# Written problem 1:
In the robot grasping excerpt, how many of the 24 trials in the position-updating experiment succeeded?
# Written problem 2:
Write out the part of the robot grasping excerpt that opens with the words containing "The performance of" and closes with "was grasped successfully.".

# Selection:
Figure 10. This is the object placement layout for all experiments. Point P5 is located at a distance of 45 cm along the x-axis of the world coordinate frame originating in the center of the robot's trunk. The shifts of points P1 to P4 are illustrated.
The performance of plain grasps without online updating is shown in Table 2. To minimize singular arm configurations, the sideways grasps were executed with the trunk joint at −45°, while the top grasps were executed with a trunk joint angle of 0°. Of the 50 trials, 46 were successful (92% success rate). Individual trials failed due to a singularity in the arm configuration (twice) or failed recovery from a lost peak in the estimation architecture (twice). Table 2 also contains the classification rate in all successful trials. In three trials, the base shape of the object was not detected correctly, but nonetheless the object was grasped successfully.
3.4.2. Online Updating of Position
The second experiment investigates the tracking capabilities for position changes. For this experiment, we placed the cylindrical object in one of the five starting positions P1–P5. For positions P1–P4, we moved the object by hand toward position P5 once the arms started moving, covering a distance of 10 cm in roughly one to two seconds. When the object started in position P5, we instead moved the object in the direction of one of the four other starting positions by 10 cm. These eight conditions are tested three times for a total of 24 trials, which the robot performed at a fixed trunk joint angle of 0°.
Of the 24 trials, 21 were successful (87.5% success rate). In seven trials the cylinder was erroneously recognized as a square cuboid from the start or after the hand of the experimenter had touched the object to move it to the new position (see Table 3 for a listing of successful trials per condition). Three trials were counted as failed due to a safety stop of the experiment. In two of these cases, the arm configuration reached a singularity, in the third case the fingers almost collided with the object due to an erroneous position estimate. Table 3 also lists the rate of correct classification in successful trials.

# Raw records:
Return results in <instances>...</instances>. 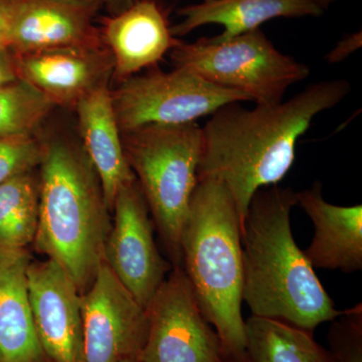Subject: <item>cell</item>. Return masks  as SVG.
<instances>
[{
	"label": "cell",
	"instance_id": "cb8c5ba5",
	"mask_svg": "<svg viewBox=\"0 0 362 362\" xmlns=\"http://www.w3.org/2000/svg\"><path fill=\"white\" fill-rule=\"evenodd\" d=\"M23 0H0V51H11V37Z\"/></svg>",
	"mask_w": 362,
	"mask_h": 362
},
{
	"label": "cell",
	"instance_id": "8992f818",
	"mask_svg": "<svg viewBox=\"0 0 362 362\" xmlns=\"http://www.w3.org/2000/svg\"><path fill=\"white\" fill-rule=\"evenodd\" d=\"M170 58L175 68L240 90L256 104L281 103L287 90L311 73L308 66L276 49L259 28L226 40H178Z\"/></svg>",
	"mask_w": 362,
	"mask_h": 362
},
{
	"label": "cell",
	"instance_id": "6da1fadb",
	"mask_svg": "<svg viewBox=\"0 0 362 362\" xmlns=\"http://www.w3.org/2000/svg\"><path fill=\"white\" fill-rule=\"evenodd\" d=\"M350 90L349 81L337 78L308 86L278 104L247 109L235 102L221 107L202 128L199 180L211 178L225 185L242 228L254 194L278 185L292 168L298 140L313 119L341 103Z\"/></svg>",
	"mask_w": 362,
	"mask_h": 362
},
{
	"label": "cell",
	"instance_id": "8fae6325",
	"mask_svg": "<svg viewBox=\"0 0 362 362\" xmlns=\"http://www.w3.org/2000/svg\"><path fill=\"white\" fill-rule=\"evenodd\" d=\"M33 326L47 362H83L81 293L52 259H32L26 271Z\"/></svg>",
	"mask_w": 362,
	"mask_h": 362
},
{
	"label": "cell",
	"instance_id": "4316f807",
	"mask_svg": "<svg viewBox=\"0 0 362 362\" xmlns=\"http://www.w3.org/2000/svg\"><path fill=\"white\" fill-rule=\"evenodd\" d=\"M89 1L95 2L101 7H106L111 14H114L120 13L123 9L127 8L135 0H89Z\"/></svg>",
	"mask_w": 362,
	"mask_h": 362
},
{
	"label": "cell",
	"instance_id": "ba28073f",
	"mask_svg": "<svg viewBox=\"0 0 362 362\" xmlns=\"http://www.w3.org/2000/svg\"><path fill=\"white\" fill-rule=\"evenodd\" d=\"M139 362H221L218 333L204 316L182 267H173L146 308Z\"/></svg>",
	"mask_w": 362,
	"mask_h": 362
},
{
	"label": "cell",
	"instance_id": "7a4b0ae2",
	"mask_svg": "<svg viewBox=\"0 0 362 362\" xmlns=\"http://www.w3.org/2000/svg\"><path fill=\"white\" fill-rule=\"evenodd\" d=\"M297 192L271 185L252 197L240 228L243 301L252 316L313 334L341 315L293 237L290 214Z\"/></svg>",
	"mask_w": 362,
	"mask_h": 362
},
{
	"label": "cell",
	"instance_id": "e0dca14e",
	"mask_svg": "<svg viewBox=\"0 0 362 362\" xmlns=\"http://www.w3.org/2000/svg\"><path fill=\"white\" fill-rule=\"evenodd\" d=\"M32 259L30 249L0 250V362H47L28 302Z\"/></svg>",
	"mask_w": 362,
	"mask_h": 362
},
{
	"label": "cell",
	"instance_id": "7402d4cb",
	"mask_svg": "<svg viewBox=\"0 0 362 362\" xmlns=\"http://www.w3.org/2000/svg\"><path fill=\"white\" fill-rule=\"evenodd\" d=\"M328 331L330 354L337 362H362V306L342 311Z\"/></svg>",
	"mask_w": 362,
	"mask_h": 362
},
{
	"label": "cell",
	"instance_id": "30bf717a",
	"mask_svg": "<svg viewBox=\"0 0 362 362\" xmlns=\"http://www.w3.org/2000/svg\"><path fill=\"white\" fill-rule=\"evenodd\" d=\"M83 362L137 359L146 341V309L133 298L109 267L102 264L95 280L81 295Z\"/></svg>",
	"mask_w": 362,
	"mask_h": 362
},
{
	"label": "cell",
	"instance_id": "2e32d148",
	"mask_svg": "<svg viewBox=\"0 0 362 362\" xmlns=\"http://www.w3.org/2000/svg\"><path fill=\"white\" fill-rule=\"evenodd\" d=\"M75 111L83 149L99 176L112 214L118 190L136 178L124 153L122 133L114 113L109 86L88 95Z\"/></svg>",
	"mask_w": 362,
	"mask_h": 362
},
{
	"label": "cell",
	"instance_id": "ffe728a7",
	"mask_svg": "<svg viewBox=\"0 0 362 362\" xmlns=\"http://www.w3.org/2000/svg\"><path fill=\"white\" fill-rule=\"evenodd\" d=\"M37 216L39 175L32 171L0 185V250L30 249Z\"/></svg>",
	"mask_w": 362,
	"mask_h": 362
},
{
	"label": "cell",
	"instance_id": "5bb4252c",
	"mask_svg": "<svg viewBox=\"0 0 362 362\" xmlns=\"http://www.w3.org/2000/svg\"><path fill=\"white\" fill-rule=\"evenodd\" d=\"M100 8L89 0H23L14 23L11 52L101 49V33L95 25Z\"/></svg>",
	"mask_w": 362,
	"mask_h": 362
},
{
	"label": "cell",
	"instance_id": "ac0fdd59",
	"mask_svg": "<svg viewBox=\"0 0 362 362\" xmlns=\"http://www.w3.org/2000/svg\"><path fill=\"white\" fill-rule=\"evenodd\" d=\"M324 11L312 0H206L182 7L180 23L171 26L180 37L207 25L223 28L216 40H226L259 30L267 21L280 18L320 16Z\"/></svg>",
	"mask_w": 362,
	"mask_h": 362
},
{
	"label": "cell",
	"instance_id": "277c9868",
	"mask_svg": "<svg viewBox=\"0 0 362 362\" xmlns=\"http://www.w3.org/2000/svg\"><path fill=\"white\" fill-rule=\"evenodd\" d=\"M180 250L199 308L220 337L223 358H246L240 221L221 181L197 182L181 230Z\"/></svg>",
	"mask_w": 362,
	"mask_h": 362
},
{
	"label": "cell",
	"instance_id": "3957f363",
	"mask_svg": "<svg viewBox=\"0 0 362 362\" xmlns=\"http://www.w3.org/2000/svg\"><path fill=\"white\" fill-rule=\"evenodd\" d=\"M42 145L39 216L32 247L57 262L82 295L104 263L112 214L82 145L64 138Z\"/></svg>",
	"mask_w": 362,
	"mask_h": 362
},
{
	"label": "cell",
	"instance_id": "484cf974",
	"mask_svg": "<svg viewBox=\"0 0 362 362\" xmlns=\"http://www.w3.org/2000/svg\"><path fill=\"white\" fill-rule=\"evenodd\" d=\"M18 80L13 52L0 51V86Z\"/></svg>",
	"mask_w": 362,
	"mask_h": 362
},
{
	"label": "cell",
	"instance_id": "44dd1931",
	"mask_svg": "<svg viewBox=\"0 0 362 362\" xmlns=\"http://www.w3.org/2000/svg\"><path fill=\"white\" fill-rule=\"evenodd\" d=\"M54 105L21 80L0 86V138L35 136Z\"/></svg>",
	"mask_w": 362,
	"mask_h": 362
},
{
	"label": "cell",
	"instance_id": "9a60e30c",
	"mask_svg": "<svg viewBox=\"0 0 362 362\" xmlns=\"http://www.w3.org/2000/svg\"><path fill=\"white\" fill-rule=\"evenodd\" d=\"M297 206L310 218L315 235L304 251L313 269L351 274L362 269V206H340L324 199L322 185L297 192Z\"/></svg>",
	"mask_w": 362,
	"mask_h": 362
},
{
	"label": "cell",
	"instance_id": "f1b7e54d",
	"mask_svg": "<svg viewBox=\"0 0 362 362\" xmlns=\"http://www.w3.org/2000/svg\"><path fill=\"white\" fill-rule=\"evenodd\" d=\"M221 362H249L247 357L245 359L221 358Z\"/></svg>",
	"mask_w": 362,
	"mask_h": 362
},
{
	"label": "cell",
	"instance_id": "603a6c76",
	"mask_svg": "<svg viewBox=\"0 0 362 362\" xmlns=\"http://www.w3.org/2000/svg\"><path fill=\"white\" fill-rule=\"evenodd\" d=\"M42 141L35 136L0 138V185L39 168Z\"/></svg>",
	"mask_w": 362,
	"mask_h": 362
},
{
	"label": "cell",
	"instance_id": "d6986e66",
	"mask_svg": "<svg viewBox=\"0 0 362 362\" xmlns=\"http://www.w3.org/2000/svg\"><path fill=\"white\" fill-rule=\"evenodd\" d=\"M246 337L249 362H337L313 334L280 321L251 315Z\"/></svg>",
	"mask_w": 362,
	"mask_h": 362
},
{
	"label": "cell",
	"instance_id": "83f0119b",
	"mask_svg": "<svg viewBox=\"0 0 362 362\" xmlns=\"http://www.w3.org/2000/svg\"><path fill=\"white\" fill-rule=\"evenodd\" d=\"M312 1H313L319 8L325 11L326 9L329 8V7L332 6L334 2H337V0H312Z\"/></svg>",
	"mask_w": 362,
	"mask_h": 362
},
{
	"label": "cell",
	"instance_id": "9c48e42d",
	"mask_svg": "<svg viewBox=\"0 0 362 362\" xmlns=\"http://www.w3.org/2000/svg\"><path fill=\"white\" fill-rule=\"evenodd\" d=\"M153 220L137 181L117 192L104 262L128 292L146 309L173 270L154 239Z\"/></svg>",
	"mask_w": 362,
	"mask_h": 362
},
{
	"label": "cell",
	"instance_id": "4fadbf2b",
	"mask_svg": "<svg viewBox=\"0 0 362 362\" xmlns=\"http://www.w3.org/2000/svg\"><path fill=\"white\" fill-rule=\"evenodd\" d=\"M102 42L111 54L117 84L139 71L154 68L178 39L156 0H135L101 21Z\"/></svg>",
	"mask_w": 362,
	"mask_h": 362
},
{
	"label": "cell",
	"instance_id": "52a82bcc",
	"mask_svg": "<svg viewBox=\"0 0 362 362\" xmlns=\"http://www.w3.org/2000/svg\"><path fill=\"white\" fill-rule=\"evenodd\" d=\"M121 133L147 125H182L213 115L221 107L249 102L240 90L221 87L183 68L154 66L119 83L111 90Z\"/></svg>",
	"mask_w": 362,
	"mask_h": 362
},
{
	"label": "cell",
	"instance_id": "5b68a950",
	"mask_svg": "<svg viewBox=\"0 0 362 362\" xmlns=\"http://www.w3.org/2000/svg\"><path fill=\"white\" fill-rule=\"evenodd\" d=\"M122 143L168 261L182 267L181 230L199 182L202 127L147 125L122 133Z\"/></svg>",
	"mask_w": 362,
	"mask_h": 362
},
{
	"label": "cell",
	"instance_id": "4dcf8cb0",
	"mask_svg": "<svg viewBox=\"0 0 362 362\" xmlns=\"http://www.w3.org/2000/svg\"><path fill=\"white\" fill-rule=\"evenodd\" d=\"M202 1H206V0H202Z\"/></svg>",
	"mask_w": 362,
	"mask_h": 362
},
{
	"label": "cell",
	"instance_id": "f546056e",
	"mask_svg": "<svg viewBox=\"0 0 362 362\" xmlns=\"http://www.w3.org/2000/svg\"><path fill=\"white\" fill-rule=\"evenodd\" d=\"M121 362H139L137 361V359L135 358H129V359H124V361Z\"/></svg>",
	"mask_w": 362,
	"mask_h": 362
},
{
	"label": "cell",
	"instance_id": "7c38bea8",
	"mask_svg": "<svg viewBox=\"0 0 362 362\" xmlns=\"http://www.w3.org/2000/svg\"><path fill=\"white\" fill-rule=\"evenodd\" d=\"M13 54L18 80L39 90L54 107L71 110L95 90L109 86L113 75V61L105 47Z\"/></svg>",
	"mask_w": 362,
	"mask_h": 362
},
{
	"label": "cell",
	"instance_id": "d4e9b609",
	"mask_svg": "<svg viewBox=\"0 0 362 362\" xmlns=\"http://www.w3.org/2000/svg\"><path fill=\"white\" fill-rule=\"evenodd\" d=\"M362 45L361 30L345 35L342 40L325 56V59L330 65H337L349 58L354 52L358 51Z\"/></svg>",
	"mask_w": 362,
	"mask_h": 362
}]
</instances>
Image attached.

# Response 1:
21 of the 24 trials succeeded, an 87.5% success rate.

# Response 2:
The performance of plain grasps without online updating is shown in Table 2. To minimize singular arm configurations, the sideways grasps were executed with the trunk joint at −45°, while the top grasps were executed with a trunk joint angle of 0°. Of the 50 trials, 46 were successful (92% success rate). Individual trials failed due to a singularity in the arm configuration (twice) or failed recovery from a lost peak in the estimation architecture (twice). Table 2 also contains the classification rate in all successful trials. In three trials, the base shape of the object was not detected correctly, but nonetheless the object was grasped successfully.